CS 325 HW 1 – 30 points

Submit a copy of all your code files, data.txt and the script file in a ZIP file to TEACH. Submit the written report and pseudocode to Canvas.

1. (10 pts) Merge Sort and Insertion Sort Programs

Implement merge sort and insertion sort to sort an array/vector of integers. You may implement the algorithms in C, C++ or Python, name the programs “mergesort” and “insertsort”. Your programs should be able to read inputs from a file called “data.txt” where the first value of each line is the number of integers that need to be sorted, followed by the integers.

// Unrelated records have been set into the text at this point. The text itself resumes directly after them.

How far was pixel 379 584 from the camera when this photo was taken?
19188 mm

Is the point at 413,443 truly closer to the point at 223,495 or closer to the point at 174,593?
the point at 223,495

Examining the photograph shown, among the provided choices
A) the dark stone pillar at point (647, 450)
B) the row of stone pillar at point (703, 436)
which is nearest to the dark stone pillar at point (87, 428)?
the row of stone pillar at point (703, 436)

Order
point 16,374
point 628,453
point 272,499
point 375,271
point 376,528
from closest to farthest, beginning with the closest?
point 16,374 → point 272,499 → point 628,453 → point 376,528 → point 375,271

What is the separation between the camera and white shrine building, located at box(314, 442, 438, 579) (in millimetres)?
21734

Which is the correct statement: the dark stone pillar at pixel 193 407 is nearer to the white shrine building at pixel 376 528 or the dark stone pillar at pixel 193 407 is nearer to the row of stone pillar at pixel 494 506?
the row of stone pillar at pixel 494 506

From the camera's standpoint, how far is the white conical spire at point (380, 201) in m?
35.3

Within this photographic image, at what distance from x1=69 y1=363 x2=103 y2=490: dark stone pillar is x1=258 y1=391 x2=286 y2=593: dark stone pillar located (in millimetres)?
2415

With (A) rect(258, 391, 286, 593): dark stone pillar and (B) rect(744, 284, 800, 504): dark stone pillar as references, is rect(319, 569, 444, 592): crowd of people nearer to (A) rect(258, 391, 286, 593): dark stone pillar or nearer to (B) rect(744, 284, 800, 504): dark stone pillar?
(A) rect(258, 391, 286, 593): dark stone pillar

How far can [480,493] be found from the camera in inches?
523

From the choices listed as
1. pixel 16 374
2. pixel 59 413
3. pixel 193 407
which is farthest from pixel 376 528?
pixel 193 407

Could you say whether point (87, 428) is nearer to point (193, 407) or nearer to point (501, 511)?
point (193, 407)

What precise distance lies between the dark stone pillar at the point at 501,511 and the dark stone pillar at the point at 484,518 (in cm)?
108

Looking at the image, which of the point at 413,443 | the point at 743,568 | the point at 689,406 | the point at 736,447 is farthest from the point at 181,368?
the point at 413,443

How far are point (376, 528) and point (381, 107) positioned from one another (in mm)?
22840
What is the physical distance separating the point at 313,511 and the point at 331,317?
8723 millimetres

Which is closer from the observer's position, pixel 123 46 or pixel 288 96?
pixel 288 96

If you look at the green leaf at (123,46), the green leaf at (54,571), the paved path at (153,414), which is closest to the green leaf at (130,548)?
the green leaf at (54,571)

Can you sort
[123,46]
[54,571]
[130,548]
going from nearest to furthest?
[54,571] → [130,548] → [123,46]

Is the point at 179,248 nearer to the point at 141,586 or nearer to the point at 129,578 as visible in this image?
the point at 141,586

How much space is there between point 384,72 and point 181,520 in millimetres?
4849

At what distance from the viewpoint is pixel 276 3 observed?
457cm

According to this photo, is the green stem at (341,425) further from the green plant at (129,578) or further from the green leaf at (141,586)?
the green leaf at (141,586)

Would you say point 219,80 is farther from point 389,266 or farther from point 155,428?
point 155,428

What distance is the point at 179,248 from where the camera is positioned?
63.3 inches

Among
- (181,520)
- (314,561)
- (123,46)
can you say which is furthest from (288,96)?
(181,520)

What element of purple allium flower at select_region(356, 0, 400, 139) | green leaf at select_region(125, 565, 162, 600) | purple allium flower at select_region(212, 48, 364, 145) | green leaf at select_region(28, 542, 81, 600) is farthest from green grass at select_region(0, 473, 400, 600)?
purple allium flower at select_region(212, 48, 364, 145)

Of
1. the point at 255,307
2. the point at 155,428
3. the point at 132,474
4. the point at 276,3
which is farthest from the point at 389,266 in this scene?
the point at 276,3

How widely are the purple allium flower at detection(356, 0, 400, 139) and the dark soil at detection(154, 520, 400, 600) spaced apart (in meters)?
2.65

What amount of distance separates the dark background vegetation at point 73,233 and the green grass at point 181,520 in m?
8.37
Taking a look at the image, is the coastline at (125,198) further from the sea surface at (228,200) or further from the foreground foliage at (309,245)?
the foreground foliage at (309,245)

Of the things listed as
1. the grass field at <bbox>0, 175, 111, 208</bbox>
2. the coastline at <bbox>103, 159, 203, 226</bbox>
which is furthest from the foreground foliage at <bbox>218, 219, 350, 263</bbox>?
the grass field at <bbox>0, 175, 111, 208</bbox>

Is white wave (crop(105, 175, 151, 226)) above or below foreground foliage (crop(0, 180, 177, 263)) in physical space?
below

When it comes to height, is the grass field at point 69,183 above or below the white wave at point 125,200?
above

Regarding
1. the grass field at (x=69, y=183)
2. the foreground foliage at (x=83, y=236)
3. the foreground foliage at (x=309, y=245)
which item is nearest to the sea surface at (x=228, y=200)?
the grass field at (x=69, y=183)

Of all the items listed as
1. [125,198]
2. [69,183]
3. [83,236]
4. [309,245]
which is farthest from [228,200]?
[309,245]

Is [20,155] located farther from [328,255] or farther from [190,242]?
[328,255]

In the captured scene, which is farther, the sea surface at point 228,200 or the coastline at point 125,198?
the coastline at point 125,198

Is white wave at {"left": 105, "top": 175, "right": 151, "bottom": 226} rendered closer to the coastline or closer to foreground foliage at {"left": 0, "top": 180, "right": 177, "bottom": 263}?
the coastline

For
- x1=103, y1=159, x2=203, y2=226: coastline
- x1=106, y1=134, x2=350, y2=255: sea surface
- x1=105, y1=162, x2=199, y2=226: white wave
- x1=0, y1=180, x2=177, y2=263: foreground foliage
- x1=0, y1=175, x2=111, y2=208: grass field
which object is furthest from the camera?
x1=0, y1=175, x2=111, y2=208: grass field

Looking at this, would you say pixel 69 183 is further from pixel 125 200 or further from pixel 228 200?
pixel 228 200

Example values for data.txt: 4 19 2 5 11
8 1 2 3 4 5 6 1 2 The output will be displayed to the terminal. For the above example the output would be: 2 5 11 19 1 1 2 2 3 4 5 6
Submit a copy of your pseudocode to Canvas and code to TEACH.

2. (10 pts) Merge Sort vs Insertion Sort Running time analysis

Modify code- Now that you have verified that your code runs correctly using the data.txt input file, you can modify the code to collect running time data. Instead of reading arrays from the file data.txt and sorting, you will now generate arrays of size n containing random integer values from 0 to 10,000 to sort. Use the system clock to record the running times of each algorithm for ten different values of n for example: n = 5000, 10000, 15000, 20,000, ..., 50,000. You may need to modify the values of n if an algorithm runs too fast or too slow to collect the running time data (do not collect times over a minute). Output to the terminal the array size n and time to sort. Name these new programs insertTime and mergeTime.

In your write up submitted to Canvas explain how you modified your code to collect running times.

Submit the code to TEACH.

3. (10 pts) Written report and data analysis

  • Collect running times - Collect your timing data on the engineering flip server. You will need at least eight values of t (time) greater than 0. If there is variability in the times between runs of the same algorithm you may want to take the average time of several runs for each value of n.
    Create a table of running times for each algorithm. Is this best case, worst case or average case running time.

  • Plot data and fit a curve - For each algorithm plot the running time data you collected on an individual graph with n on the x-axis and time on the y-axis. You may use Desmos, Matlab, R or any other software. What type of curve best fits each data set? Give the equation of the curve that best “fits” the data and draw that curve on the graphs. How does your experimental running times compare to the theoretical running times?

  • Combine - Plot the data from both algorithms together on a combined graph. If the scales are different you may want to use a log-log plot.

  • Prediction – For each algorithm use your best-fit equations to predict the running time for an array of size n = 500,000.